Maximum confusion
The Australian ‘myth’
In my previous post I put up a few thinking points for your consideration. Here, I want to show you some fascinating pieces I found researching the subject. I came across several mentions of the Australian experience. Interestingly, if you google “Australian minimum wage myth” you will get both sides of the argument. Australia has a very high minimum wage. It is called upon as an example mostly by the proponents of the minimum wage saying: “See, they have high minimum wage and they are doing just fine. There is nothing to worry about“, but you will find quite a few examples to the contrary as well. I will not enter into the argument trying to show you who are right or wrong and how the data is tortured to make either case, but I want to share with you three points I found particularly telling.
The policy wonk
You may want to listen to this 8 minutes interview posted on the Real News Network with an Australian university professor, Salvatore Babones, who is also an associate fellow of the Institute of Policy Studies in Washington DC. We learn from him that none of what the critics are saying is true, that the US should look around in the world to see how other countries are doing it; claiming that studies just don't bear out the claim that raising the minimum wage has any impact on employment whatsoever, and in the end he says: “For my money, I'd rather buy a hamburger for $0.70 more, knowing that people behind the current counter have a living wage, than to pay $0.70 less for a hamburger and have slave labor conditions in fast food restaurants.” Sounds noble and definitely very heartfelt. We should agree with the policy because it is the right thing to do. It will make us all feel good knowing that we are doing the noble thing. Inflation is good if we are doing it for the right reasons and the higher minimum wage creates a better, more humane, less divided, more egalitarian society. But then, when you take a closer look, the picture is no longer that rosy.
The bureaucrat
The author of an article in ‘The Australian’ is wondering about the possible reasons for the high youth unemployment rate and plotting strategies “to halve youth unemployment by 2020.” He is the “chief executive of the Service to Youth Council.” The article claims that:
The unemployment rate for 15 to 19-year-olds looking for full-time work in July [2013] was 25.5 per cent. Within the 10 areas listed by the federal Department of Human Services as the top areas of disadvantage in Australia, the youth unemployment rate rises to more than 40 per cent.
The author has several ideas to explain the causes and like a good communist he is calling for “business, government and young people to develop strategies to halve youth unemployment by 2020.” The only thing that is missing from the article as a possible explanation of the problem is the minimum wage law.

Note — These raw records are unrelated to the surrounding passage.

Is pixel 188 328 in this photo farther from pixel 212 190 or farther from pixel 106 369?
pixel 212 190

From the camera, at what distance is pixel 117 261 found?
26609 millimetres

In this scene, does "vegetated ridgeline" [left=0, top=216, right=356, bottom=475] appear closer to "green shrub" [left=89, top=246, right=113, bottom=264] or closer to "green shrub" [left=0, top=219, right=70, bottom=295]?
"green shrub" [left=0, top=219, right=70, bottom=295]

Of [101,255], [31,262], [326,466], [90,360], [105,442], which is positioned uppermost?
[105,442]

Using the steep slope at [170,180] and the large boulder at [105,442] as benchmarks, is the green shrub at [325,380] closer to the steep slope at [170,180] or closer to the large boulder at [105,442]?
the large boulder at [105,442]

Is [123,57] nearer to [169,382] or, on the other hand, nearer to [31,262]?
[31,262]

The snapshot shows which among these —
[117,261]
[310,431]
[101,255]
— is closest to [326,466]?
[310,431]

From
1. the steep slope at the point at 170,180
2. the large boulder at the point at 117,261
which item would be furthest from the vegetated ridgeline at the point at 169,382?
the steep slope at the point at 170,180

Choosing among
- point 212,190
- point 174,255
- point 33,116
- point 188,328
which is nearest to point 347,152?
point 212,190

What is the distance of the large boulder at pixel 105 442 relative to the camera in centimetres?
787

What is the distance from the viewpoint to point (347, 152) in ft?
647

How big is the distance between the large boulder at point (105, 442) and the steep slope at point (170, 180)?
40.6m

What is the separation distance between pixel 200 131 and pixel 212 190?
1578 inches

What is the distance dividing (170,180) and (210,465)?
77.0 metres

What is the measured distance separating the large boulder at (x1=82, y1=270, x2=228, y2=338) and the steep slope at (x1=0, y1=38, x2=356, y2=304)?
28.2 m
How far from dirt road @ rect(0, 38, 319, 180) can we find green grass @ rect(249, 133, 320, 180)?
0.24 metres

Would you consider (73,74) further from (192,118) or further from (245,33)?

The causes must be unrelated changes and developments in the economy that can be identified, should be found and must be remedied by well-meaning professionals such as the author is.
The Ombudsman
The office of the “Fair Work Ombudsman” of the Australian government issued a report about the alarming rise of “unpaid work” in Australia. We learn about the types (internships, trial periods, etc.); get lectured about their moral issues, there is a call to action (legal legislative, and administrative) but most importantly there is a call for further research of the problem because they “also determined that further research was necessary as the issue raised complex issues.” No kidding. There is something sad and funny about these people and their efforts, about the denial, the willful blindness and the most earnest eagerness to offer their services to solve the problems with ever more application of the benevolent wisdom of the government. They all look at the problems with innocent puzzlement as if they were the results of nearly impossible to explain and hard to tame forces of nature. They ignore or vehemently deny that the problems predicted by the critics of their policies exist; then treat those problems (which they declared non-existent) as unexpected, new developments of some not yet or not fully understood causes. The only thing that is more amazing than their puzzlement about the causes is their most sincere conviction that they are the right people to solve those problems that are yet to be properly understood. The mind-set of the statists is fundamentally religious in nature. The essence of religious believes is a belief in causation, the conviction that things happen because someone wanted them to happen. If someone is poor, it is so because someone wanted him to be poor. Good things only happen if someone wills them to happen which is why they believe so strongly in positive action. The blind faith in the correctness of their actions and the willful blindness about their own responsibility when looking at the consequences is reminiscent of communism. If any communist policy did not work as the planners expected then the hunt for the saboteurs began. If the plan that was created with the best of intentions did not work, it was because someone must have wanted it to fail. Critics of leftist policies are always suspect. We are not living in a communist dictatorship (yet) but the hostility toward any legitimate questioning of well-meaning but clearly harmful policies would fit right into any.